## 実施課題
(A) 次の(i)~(iii)の記述が原文の内容と合致するかどうかを、それぞれ「はい」または「いいえ」で答え、判断の根拠となる原文の語句をそのまま引用してください。
(i) 衛星観測による日本の大気温は、過去35年間まったく上がっていない。
(ii) 過去17年間に、伊勢湾台風に並ぶ強さの台風が日本に上陸した。
(iii) 高校で話を聞いた生徒は約50名であった。
(B) 原文で名前が挙げられている台風をすべて列挙し、それぞれに付記された年と上陸時の気圧を添えてください。
(C) 「温暖化停止」を論じた原文を、最後の文の次から書き継いでください。

## 原文
だが「小さい」どころの話ではない。1998年以降(ほぼ京都会議以降)の16~17年間は、権威ある数機関が発表する地上気温も、1979年以来の衛星観測気温も、横ばいのまま推移している。なお、衛星観測した日本の大気温は、過去35年間まったく上がっていない。さらに、2001年以降の12~13年間は、どの気温データもくっきりと低下傾向を示す(2030年ごろまでは寒冷化が続くと予想する論文もある)。
同じ期間に世界のCO2排出量は、中国などの工業化で激増してきた。だから、IPCCが今回の新見解だとする「世界平均地上気温の上昇幅は、CO2の積算排出量にほぼ比例する」は、どこからどう見てもおかしい。
16~17年間に及ぶ「温暖化停止」という事実の意味は重い。なぜなら、少なくとも同期間、仮に世界各地で「異常気象」や干ばつ、早い梅雨入り、「最も遅い真夏日」があったとしても、その原因が「地球温暖化」だとは言えないからだ。その肝心なことをIPCCは、報告書のどこにも明記していない。
ちなみに過去17年間、室戸台風(1934年:上陸時911ヘクトパスカル)や枕崎台風(1945年:同916ヘクトパスカル)、伊勢湾台風(1959年:同929ヘクトパスカル)に肩を並べる強さの台風は日本に上陸しなかった。
17年間はそうとう長い。高校生には全人生(12~13年間でも就学以来の人生)だ。先ごろ某高校に招かれた際、約20名の生徒に「17年間の気温の横ばい」と「12年間の寒冷化」を語ったところ、小学校・中学・高校で「危険な温暖化が進行中」と先生(やメディア)に教わり続けてきた彼らは、一様に目を白黒させていた。

## 記録データ
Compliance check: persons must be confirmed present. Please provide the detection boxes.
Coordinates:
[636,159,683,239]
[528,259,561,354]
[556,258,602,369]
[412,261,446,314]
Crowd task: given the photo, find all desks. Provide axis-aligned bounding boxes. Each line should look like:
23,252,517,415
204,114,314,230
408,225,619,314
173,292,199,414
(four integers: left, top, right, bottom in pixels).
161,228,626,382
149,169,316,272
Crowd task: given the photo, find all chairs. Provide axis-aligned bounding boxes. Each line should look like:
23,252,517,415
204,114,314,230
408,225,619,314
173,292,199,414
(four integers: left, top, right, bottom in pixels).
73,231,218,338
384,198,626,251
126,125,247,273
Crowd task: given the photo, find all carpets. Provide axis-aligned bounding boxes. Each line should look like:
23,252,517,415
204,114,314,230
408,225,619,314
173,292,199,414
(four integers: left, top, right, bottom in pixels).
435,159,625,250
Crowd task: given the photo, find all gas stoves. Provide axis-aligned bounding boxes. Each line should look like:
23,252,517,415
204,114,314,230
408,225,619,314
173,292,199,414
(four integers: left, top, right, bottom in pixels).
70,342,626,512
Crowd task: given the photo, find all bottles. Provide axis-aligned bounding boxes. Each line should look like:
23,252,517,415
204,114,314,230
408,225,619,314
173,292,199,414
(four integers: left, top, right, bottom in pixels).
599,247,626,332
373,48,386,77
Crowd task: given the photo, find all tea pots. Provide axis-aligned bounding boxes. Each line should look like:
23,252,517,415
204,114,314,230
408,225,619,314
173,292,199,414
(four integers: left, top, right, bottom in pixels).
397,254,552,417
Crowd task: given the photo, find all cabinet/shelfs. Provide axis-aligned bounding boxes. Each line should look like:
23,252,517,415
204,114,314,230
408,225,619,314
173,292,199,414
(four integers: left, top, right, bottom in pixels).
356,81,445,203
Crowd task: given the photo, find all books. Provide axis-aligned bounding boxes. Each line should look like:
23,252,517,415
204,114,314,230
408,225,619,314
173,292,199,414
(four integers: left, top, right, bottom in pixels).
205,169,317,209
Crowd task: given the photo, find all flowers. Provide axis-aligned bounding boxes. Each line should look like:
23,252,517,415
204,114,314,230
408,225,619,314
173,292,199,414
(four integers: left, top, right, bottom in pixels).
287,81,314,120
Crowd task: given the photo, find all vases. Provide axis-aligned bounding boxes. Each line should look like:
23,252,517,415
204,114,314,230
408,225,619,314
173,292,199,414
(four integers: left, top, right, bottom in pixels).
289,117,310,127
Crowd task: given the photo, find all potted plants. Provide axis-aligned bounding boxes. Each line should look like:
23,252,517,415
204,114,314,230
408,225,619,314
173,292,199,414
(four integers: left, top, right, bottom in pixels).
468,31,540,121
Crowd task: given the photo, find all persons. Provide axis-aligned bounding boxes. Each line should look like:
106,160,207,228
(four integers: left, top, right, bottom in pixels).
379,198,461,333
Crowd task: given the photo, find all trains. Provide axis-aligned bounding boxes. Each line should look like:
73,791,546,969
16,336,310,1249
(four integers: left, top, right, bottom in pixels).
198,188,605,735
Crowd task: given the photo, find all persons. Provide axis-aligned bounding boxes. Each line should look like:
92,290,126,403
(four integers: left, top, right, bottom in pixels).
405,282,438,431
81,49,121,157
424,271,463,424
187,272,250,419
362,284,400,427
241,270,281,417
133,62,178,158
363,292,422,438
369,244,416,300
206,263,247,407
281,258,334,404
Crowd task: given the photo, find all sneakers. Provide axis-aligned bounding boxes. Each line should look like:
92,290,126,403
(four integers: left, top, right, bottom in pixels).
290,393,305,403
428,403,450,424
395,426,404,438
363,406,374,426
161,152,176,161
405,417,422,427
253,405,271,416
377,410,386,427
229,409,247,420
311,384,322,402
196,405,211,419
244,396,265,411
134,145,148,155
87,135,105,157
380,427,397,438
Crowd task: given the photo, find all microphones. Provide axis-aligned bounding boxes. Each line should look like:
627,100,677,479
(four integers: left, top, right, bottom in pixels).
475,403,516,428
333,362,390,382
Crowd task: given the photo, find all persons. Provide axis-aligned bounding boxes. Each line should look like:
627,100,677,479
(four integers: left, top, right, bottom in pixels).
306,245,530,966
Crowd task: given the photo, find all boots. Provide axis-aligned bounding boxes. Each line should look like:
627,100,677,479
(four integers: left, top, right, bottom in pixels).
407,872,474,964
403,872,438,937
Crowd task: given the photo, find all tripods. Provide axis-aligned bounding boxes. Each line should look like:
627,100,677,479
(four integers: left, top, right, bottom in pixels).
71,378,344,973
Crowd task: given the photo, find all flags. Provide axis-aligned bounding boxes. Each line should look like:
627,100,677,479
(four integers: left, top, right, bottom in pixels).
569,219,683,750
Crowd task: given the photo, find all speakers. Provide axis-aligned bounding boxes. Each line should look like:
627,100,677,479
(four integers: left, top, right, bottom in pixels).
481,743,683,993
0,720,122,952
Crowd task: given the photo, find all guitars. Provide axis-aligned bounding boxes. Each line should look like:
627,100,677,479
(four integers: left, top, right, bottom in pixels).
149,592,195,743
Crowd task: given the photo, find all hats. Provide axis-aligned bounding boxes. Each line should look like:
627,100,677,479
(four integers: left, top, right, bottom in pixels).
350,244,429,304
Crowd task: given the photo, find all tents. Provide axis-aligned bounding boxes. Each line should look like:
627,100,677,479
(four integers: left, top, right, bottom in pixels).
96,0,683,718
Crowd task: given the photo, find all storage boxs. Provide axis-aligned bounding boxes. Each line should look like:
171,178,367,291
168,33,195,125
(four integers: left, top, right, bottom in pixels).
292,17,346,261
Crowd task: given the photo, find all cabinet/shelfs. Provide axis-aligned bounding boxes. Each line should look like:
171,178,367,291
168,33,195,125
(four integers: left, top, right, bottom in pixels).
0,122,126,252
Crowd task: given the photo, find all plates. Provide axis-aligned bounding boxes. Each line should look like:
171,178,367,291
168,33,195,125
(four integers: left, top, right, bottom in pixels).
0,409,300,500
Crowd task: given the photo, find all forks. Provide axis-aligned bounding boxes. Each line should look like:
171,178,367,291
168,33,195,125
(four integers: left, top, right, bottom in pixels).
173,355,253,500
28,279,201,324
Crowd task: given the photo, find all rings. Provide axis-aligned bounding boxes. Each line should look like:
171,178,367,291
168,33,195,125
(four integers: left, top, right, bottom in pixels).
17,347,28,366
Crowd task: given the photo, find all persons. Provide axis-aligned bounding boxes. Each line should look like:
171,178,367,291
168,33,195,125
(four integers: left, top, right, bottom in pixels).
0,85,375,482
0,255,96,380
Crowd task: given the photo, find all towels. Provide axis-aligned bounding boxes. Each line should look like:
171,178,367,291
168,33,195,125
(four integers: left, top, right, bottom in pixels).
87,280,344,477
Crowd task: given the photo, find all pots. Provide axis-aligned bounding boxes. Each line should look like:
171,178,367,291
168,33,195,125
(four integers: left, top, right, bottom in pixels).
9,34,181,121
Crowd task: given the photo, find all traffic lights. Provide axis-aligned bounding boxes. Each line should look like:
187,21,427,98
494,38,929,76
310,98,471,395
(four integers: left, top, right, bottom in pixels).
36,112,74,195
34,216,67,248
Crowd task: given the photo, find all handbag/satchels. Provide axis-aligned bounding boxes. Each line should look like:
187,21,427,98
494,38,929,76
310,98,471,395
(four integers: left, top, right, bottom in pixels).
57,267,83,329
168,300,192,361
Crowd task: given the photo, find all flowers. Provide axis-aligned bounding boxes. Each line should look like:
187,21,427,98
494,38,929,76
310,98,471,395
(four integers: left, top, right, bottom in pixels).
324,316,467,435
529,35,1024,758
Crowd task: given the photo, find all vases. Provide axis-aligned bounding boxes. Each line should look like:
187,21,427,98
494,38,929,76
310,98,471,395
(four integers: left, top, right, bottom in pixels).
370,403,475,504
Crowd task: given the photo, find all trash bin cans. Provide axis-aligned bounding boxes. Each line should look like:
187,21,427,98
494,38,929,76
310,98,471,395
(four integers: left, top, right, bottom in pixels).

## 課題の解答
(A)
(i) はい。「衛星観測した日本の大気温は、過去35年間まったく上がっていない」
(ii) いいえ。「伊勢湾台風(1959年:同929ヘクトパスカル)に肩を並べる強さの台風は日本に上陸しなかった」
(iii) いいえ。「約20名の生徒」

(B)
・室戸台風(1934年、上陸時911ヘクトパスカル)
・枕崎台風(1945年、916ヘクトパスカル)
・伊勢湾台風(1959年、929ヘクトパスカル)

(C)
「海の温暖化」を持ち出す支離滅裂な解釈
さすがに16~17年間の温暖化ストップ(IPCC語で「平均気温上昇率の低下」)は気になるのだろう、IPCCは「海の温暖化」を持ち出した。
「1971~2010年の深度0~700メートルの水温上昇はほぼ確実」「1992~2005年に3000メートル以深の水温が上がった可能性が高い」と述べ、「1971~2010年に起きた海の温暖化は、気候システムが蓄えたエネルギー変化の90%以上を占める」としている。
だがそれもありえない。「CO2が生む」熱は深海に直行せず、表層を暖めてからじわじわ深部に拡散するからだ。
表層が暖まったときは、大気も必ず暖まる。つまり、「深海の温暖化」は、「地上気温の横ばい」の説明にはならない。支離滅裂・自暴自棄の世界だろう。
そもそも第1次~4次報告書は、海の温暖化に深く立ち入ってはいない。すると、「これで科学面は決着」と胸を張った第4次までの気候モデルが、ほぼ誤りだったと認めたことになる(むろんそう書いてはないが)。